I fancied using up some of Sunday's chicken, so for a change, went for a chorizo and chicken soup. I've made mine with butter beans because I found these were lower in calories than chickpeas. There are at least 4 large portions at about 280 calories, or 6 smaller portions at around 190 calories.



150g cooked chicken, chopped
50g of thinly sliced chorizo
small can of butter beans (or a whole tin if that's what you have)
large tin chopped tomatoes
1 to 1.5 litres chicken stock or water (I started with 1 litre, then added more because it was thicker than I like to eat)
one potato chopped into very small dice - this thickens the soup as it breaks down
150g carrot
2 sticks celery
2 large onions
garlic - I used 2 large cloves
few frozen peas or anything green - for colour if you like
a handful of pasta

Begin by frying the sliced chorizo - don't add any oil as there is plenty in the sausage. Remove chorizo and set on a paper towel.
Use the chorizo oil to fry the onions, carrot, celery, potato and garlic. Add the fried vegetables to a saucepan containing one large can of chopped tomatoes and chicken stock and/or water.

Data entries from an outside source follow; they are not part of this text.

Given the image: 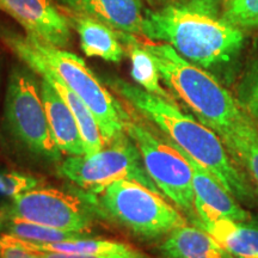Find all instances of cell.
I'll return each mask as SVG.
<instances>
[{
    "label": "cell",
    "instance_id": "2",
    "mask_svg": "<svg viewBox=\"0 0 258 258\" xmlns=\"http://www.w3.org/2000/svg\"><path fill=\"white\" fill-rule=\"evenodd\" d=\"M141 36L170 44L190 62L208 72H230L245 44V35L214 8L192 3L146 11Z\"/></svg>",
    "mask_w": 258,
    "mask_h": 258
},
{
    "label": "cell",
    "instance_id": "8",
    "mask_svg": "<svg viewBox=\"0 0 258 258\" xmlns=\"http://www.w3.org/2000/svg\"><path fill=\"white\" fill-rule=\"evenodd\" d=\"M57 173L86 191L128 179L163 195L147 173L137 145L128 135L93 154L67 156L60 161Z\"/></svg>",
    "mask_w": 258,
    "mask_h": 258
},
{
    "label": "cell",
    "instance_id": "7",
    "mask_svg": "<svg viewBox=\"0 0 258 258\" xmlns=\"http://www.w3.org/2000/svg\"><path fill=\"white\" fill-rule=\"evenodd\" d=\"M137 116L125 122V134L137 145L144 166L163 196L190 219L196 217L192 171L185 157L171 144L164 141Z\"/></svg>",
    "mask_w": 258,
    "mask_h": 258
},
{
    "label": "cell",
    "instance_id": "4",
    "mask_svg": "<svg viewBox=\"0 0 258 258\" xmlns=\"http://www.w3.org/2000/svg\"><path fill=\"white\" fill-rule=\"evenodd\" d=\"M95 215L115 222L144 240L165 238L188 220L163 195L135 180L121 179L104 188L79 192Z\"/></svg>",
    "mask_w": 258,
    "mask_h": 258
},
{
    "label": "cell",
    "instance_id": "26",
    "mask_svg": "<svg viewBox=\"0 0 258 258\" xmlns=\"http://www.w3.org/2000/svg\"><path fill=\"white\" fill-rule=\"evenodd\" d=\"M218 2L220 0H189L188 3H192V4H199L203 6H208V8H217Z\"/></svg>",
    "mask_w": 258,
    "mask_h": 258
},
{
    "label": "cell",
    "instance_id": "10",
    "mask_svg": "<svg viewBox=\"0 0 258 258\" xmlns=\"http://www.w3.org/2000/svg\"><path fill=\"white\" fill-rule=\"evenodd\" d=\"M0 10L14 18L27 36L61 49L70 44L72 27L56 0H0Z\"/></svg>",
    "mask_w": 258,
    "mask_h": 258
},
{
    "label": "cell",
    "instance_id": "9",
    "mask_svg": "<svg viewBox=\"0 0 258 258\" xmlns=\"http://www.w3.org/2000/svg\"><path fill=\"white\" fill-rule=\"evenodd\" d=\"M95 217L79 194L56 188H34L0 206V221L19 219L89 235H92Z\"/></svg>",
    "mask_w": 258,
    "mask_h": 258
},
{
    "label": "cell",
    "instance_id": "20",
    "mask_svg": "<svg viewBox=\"0 0 258 258\" xmlns=\"http://www.w3.org/2000/svg\"><path fill=\"white\" fill-rule=\"evenodd\" d=\"M0 232L15 235L19 239L31 241V243H57V241L79 239L89 235L78 232L57 230L48 226L19 220V219H5L0 221Z\"/></svg>",
    "mask_w": 258,
    "mask_h": 258
},
{
    "label": "cell",
    "instance_id": "18",
    "mask_svg": "<svg viewBox=\"0 0 258 258\" xmlns=\"http://www.w3.org/2000/svg\"><path fill=\"white\" fill-rule=\"evenodd\" d=\"M118 35L131 59V76L134 82L145 91L159 96L167 101L175 102L172 95L161 86V77L156 61L150 51L144 47L143 42L139 41L134 34L129 32L118 31Z\"/></svg>",
    "mask_w": 258,
    "mask_h": 258
},
{
    "label": "cell",
    "instance_id": "5",
    "mask_svg": "<svg viewBox=\"0 0 258 258\" xmlns=\"http://www.w3.org/2000/svg\"><path fill=\"white\" fill-rule=\"evenodd\" d=\"M25 41L32 53L89 106L108 145L127 135L124 125L131 112L103 85L82 57L27 35Z\"/></svg>",
    "mask_w": 258,
    "mask_h": 258
},
{
    "label": "cell",
    "instance_id": "12",
    "mask_svg": "<svg viewBox=\"0 0 258 258\" xmlns=\"http://www.w3.org/2000/svg\"><path fill=\"white\" fill-rule=\"evenodd\" d=\"M61 8L92 17L115 30L141 35L145 12L141 0H56Z\"/></svg>",
    "mask_w": 258,
    "mask_h": 258
},
{
    "label": "cell",
    "instance_id": "1",
    "mask_svg": "<svg viewBox=\"0 0 258 258\" xmlns=\"http://www.w3.org/2000/svg\"><path fill=\"white\" fill-rule=\"evenodd\" d=\"M106 85L143 117L163 132L171 143L217 177L238 201L256 202L251 180L228 152L220 137L177 106L175 102L145 91L117 77H106Z\"/></svg>",
    "mask_w": 258,
    "mask_h": 258
},
{
    "label": "cell",
    "instance_id": "21",
    "mask_svg": "<svg viewBox=\"0 0 258 258\" xmlns=\"http://www.w3.org/2000/svg\"><path fill=\"white\" fill-rule=\"evenodd\" d=\"M237 101L245 114L258 122V54L246 63L238 84Z\"/></svg>",
    "mask_w": 258,
    "mask_h": 258
},
{
    "label": "cell",
    "instance_id": "15",
    "mask_svg": "<svg viewBox=\"0 0 258 258\" xmlns=\"http://www.w3.org/2000/svg\"><path fill=\"white\" fill-rule=\"evenodd\" d=\"M40 89L49 127L61 152L66 156H84L82 134L72 110L46 79L41 78Z\"/></svg>",
    "mask_w": 258,
    "mask_h": 258
},
{
    "label": "cell",
    "instance_id": "6",
    "mask_svg": "<svg viewBox=\"0 0 258 258\" xmlns=\"http://www.w3.org/2000/svg\"><path fill=\"white\" fill-rule=\"evenodd\" d=\"M35 74L28 66L12 67L5 98L6 128L28 152L60 163L62 152L51 133Z\"/></svg>",
    "mask_w": 258,
    "mask_h": 258
},
{
    "label": "cell",
    "instance_id": "23",
    "mask_svg": "<svg viewBox=\"0 0 258 258\" xmlns=\"http://www.w3.org/2000/svg\"><path fill=\"white\" fill-rule=\"evenodd\" d=\"M31 184V177L29 175L17 171H0V202L10 201L28 191Z\"/></svg>",
    "mask_w": 258,
    "mask_h": 258
},
{
    "label": "cell",
    "instance_id": "14",
    "mask_svg": "<svg viewBox=\"0 0 258 258\" xmlns=\"http://www.w3.org/2000/svg\"><path fill=\"white\" fill-rule=\"evenodd\" d=\"M61 10L78 34L80 47L86 56L99 57L114 63L123 60L127 51L120 40L118 30L86 15L62 8Z\"/></svg>",
    "mask_w": 258,
    "mask_h": 258
},
{
    "label": "cell",
    "instance_id": "3",
    "mask_svg": "<svg viewBox=\"0 0 258 258\" xmlns=\"http://www.w3.org/2000/svg\"><path fill=\"white\" fill-rule=\"evenodd\" d=\"M156 61L161 80L188 106L198 120L214 131L221 140L233 131L245 112L237 98L214 74L190 62L164 42H143Z\"/></svg>",
    "mask_w": 258,
    "mask_h": 258
},
{
    "label": "cell",
    "instance_id": "24",
    "mask_svg": "<svg viewBox=\"0 0 258 258\" xmlns=\"http://www.w3.org/2000/svg\"><path fill=\"white\" fill-rule=\"evenodd\" d=\"M0 258H34L28 250L12 240L8 233L0 234Z\"/></svg>",
    "mask_w": 258,
    "mask_h": 258
},
{
    "label": "cell",
    "instance_id": "19",
    "mask_svg": "<svg viewBox=\"0 0 258 258\" xmlns=\"http://www.w3.org/2000/svg\"><path fill=\"white\" fill-rule=\"evenodd\" d=\"M222 141L235 163H239L249 173V178L258 192V129L254 121L244 114Z\"/></svg>",
    "mask_w": 258,
    "mask_h": 258
},
{
    "label": "cell",
    "instance_id": "13",
    "mask_svg": "<svg viewBox=\"0 0 258 258\" xmlns=\"http://www.w3.org/2000/svg\"><path fill=\"white\" fill-rule=\"evenodd\" d=\"M188 160L192 171V188L195 194V206L208 209L219 217L234 221L249 220L252 215L240 205L239 201L219 182L217 177L192 159L189 154L171 143Z\"/></svg>",
    "mask_w": 258,
    "mask_h": 258
},
{
    "label": "cell",
    "instance_id": "11",
    "mask_svg": "<svg viewBox=\"0 0 258 258\" xmlns=\"http://www.w3.org/2000/svg\"><path fill=\"white\" fill-rule=\"evenodd\" d=\"M195 211L196 217L189 222L208 232L234 258H258L257 220H230L201 206H195Z\"/></svg>",
    "mask_w": 258,
    "mask_h": 258
},
{
    "label": "cell",
    "instance_id": "16",
    "mask_svg": "<svg viewBox=\"0 0 258 258\" xmlns=\"http://www.w3.org/2000/svg\"><path fill=\"white\" fill-rule=\"evenodd\" d=\"M160 258H234L208 232L195 225H182L158 246Z\"/></svg>",
    "mask_w": 258,
    "mask_h": 258
},
{
    "label": "cell",
    "instance_id": "25",
    "mask_svg": "<svg viewBox=\"0 0 258 258\" xmlns=\"http://www.w3.org/2000/svg\"><path fill=\"white\" fill-rule=\"evenodd\" d=\"M24 249V247H23ZM28 250V249H25ZM34 258H151L144 252H139L137 254H131V256H116V254H70V253H57V252H44V251L37 250H28Z\"/></svg>",
    "mask_w": 258,
    "mask_h": 258
},
{
    "label": "cell",
    "instance_id": "22",
    "mask_svg": "<svg viewBox=\"0 0 258 258\" xmlns=\"http://www.w3.org/2000/svg\"><path fill=\"white\" fill-rule=\"evenodd\" d=\"M222 18L238 28H258V0H226Z\"/></svg>",
    "mask_w": 258,
    "mask_h": 258
},
{
    "label": "cell",
    "instance_id": "17",
    "mask_svg": "<svg viewBox=\"0 0 258 258\" xmlns=\"http://www.w3.org/2000/svg\"><path fill=\"white\" fill-rule=\"evenodd\" d=\"M11 235V234H10ZM12 240L19 246L28 250L44 251V252H57L70 254H116V256H131L140 252L137 247L122 243V241L95 238L92 235L79 238V239L57 241V243H31V241L19 239L11 235Z\"/></svg>",
    "mask_w": 258,
    "mask_h": 258
},
{
    "label": "cell",
    "instance_id": "27",
    "mask_svg": "<svg viewBox=\"0 0 258 258\" xmlns=\"http://www.w3.org/2000/svg\"><path fill=\"white\" fill-rule=\"evenodd\" d=\"M254 123H256V122H254ZM256 125H257V129H258V122L256 123Z\"/></svg>",
    "mask_w": 258,
    "mask_h": 258
}]
</instances>
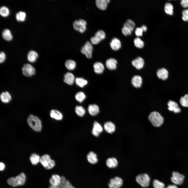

Cook this until the vegetables have softened (15 to 20 mins). Remove one third of this mixture and put into a food processor (to thicken the soup). Return to the saucepan then add your flavourings - I used some rosemary and thyme and a good helping of chilli flakes. Use dried herbs if you wish. Season to taste with salt and pepper.
Be careful when adding the chilli - use sparingly and add more if needed. I've found that salt can bring out the intensity of the chilli and equally if you do not use enough salt, the heat of the chilli seems to hide. This stage can be made some time ahead (night before perhaps).
Finally, add in the chopped chicken, chorizo and butter beans. I also added some pasta - you can use whatever you have. I used Spatzle as I have some in the cupboard and love it. You could use broken spaghetti or some pasta shapes. Cook until the chicken is heated through. I cooked mine for another 15 minutes.
I left mine for a few hours before reheating and eating, as the longer you leave it the more the flavour will develop. Serve with some grated cheese on top if that's what you fancy (count in the extra calories). Have a sandwich or some toasted croutons to fill up - and help stop snacking later.